= Roland Kirstein =

German economist and professor

Roland Kirstein (born ) is a German economist and professor of Business Administration at the Otto-von-Guericke-University in Magdeburg, Germany.

==Biography==
Roland Kirstein was born Schröder in Bremen, Germany. He studied economics and law at the Saarland University in Germany in 1988-1994. He finished his Ph.D. thesis in 1998 (supervisor Prof. Dieter Schmidtchen) on the topic "Imperfect Decision-Making Judges". As an assistant professor of economics, he specialized in law and economics, namely banking regulation, insurance economics, and constitutional economics.

In 2002, Roland Kirstein visited the University of California, Berkeley (Law School, invited by Prof. Robert Cooter) and in Santa Barbara (Economics Department, invited by Prof. Ted Bergstrom) to do research into asymmetric information in consumer markets. In 2003 and 2005, he has been a visiting professor at the University of California, Santa Barbara, giving courses in Law and Economics.

Since October 2006, he holds the professorship "Economics of Business and Law" at the Otto-von-Guericke-University Magdeburg. In August 2007, he became a tenured professor. From 2012 to 2023 he was the president of the German Law and Economics Association (Gesellschaft fuer Recht und Oekonomik e.V.).

==Personal==
Roland Kirstein is a supporter and member of the German soccer clubs SV Werder Bremen and 1._FC_Magdeburg.

==Research areas==
- Law and Economics
- Game theory, Bargaining theory
- Collective Decision-Making in Organisations
- Intellectual Property Rights
- Regulation of Banking and Insurance, Islamic Finance

==Achievements and awards==
- President of the German Law and Economics Association 2012-2023, vice president 2006-2012.
- Member of the steering committee (2001-2005) and the advisory board of the European Association of Law and Economics.
- Member of the following committees of the Verein für Socialpolitik: economic policy, competition, institutions.
- Editorial Board of the journal Banks and Bank Systems.
- Editorial board of The Reviews of Law and Economics.
- Member of the Center for the Study of Law and Economics, Saarland University.
- Eduard-Martin-Award of the Saarland University for his PhD thesis.

==Memberships==
- American Economic Association (AEA), Royal Economic Society (RES), Verein für Socialpolitik (VfS).
- American Law and Economics Association (ALEA), Canadian Law and Economic Association (CLEA), Greek Association of Law and Economics (GALE), European Association of Law and Economics (EALE).
- Verband der Hochschullehrer der Betriebswirtschaft e. V. (VHB), Schmalenbachgesellschaft für Betriebswirtschaft, German Economic Association for Business Administration (GEABA).

==Selected publications==
- Haucap, J./Kirstein, R. (2003): Government Incentives when Pollution Permits are Durable Goods; in: Public Choice 115, 163-183.

Given data —
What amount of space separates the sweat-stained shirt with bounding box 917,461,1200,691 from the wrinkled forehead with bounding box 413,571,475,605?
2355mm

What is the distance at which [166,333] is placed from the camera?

Set exercise —
According to the Roland Kirstein biography, what was the topic of the Ph.D. thesis he finished in 1998? The material placed after the Roland Kirstein biography is separate from it.

Output for this exercise —
"Imperfect Decision-Making Judges"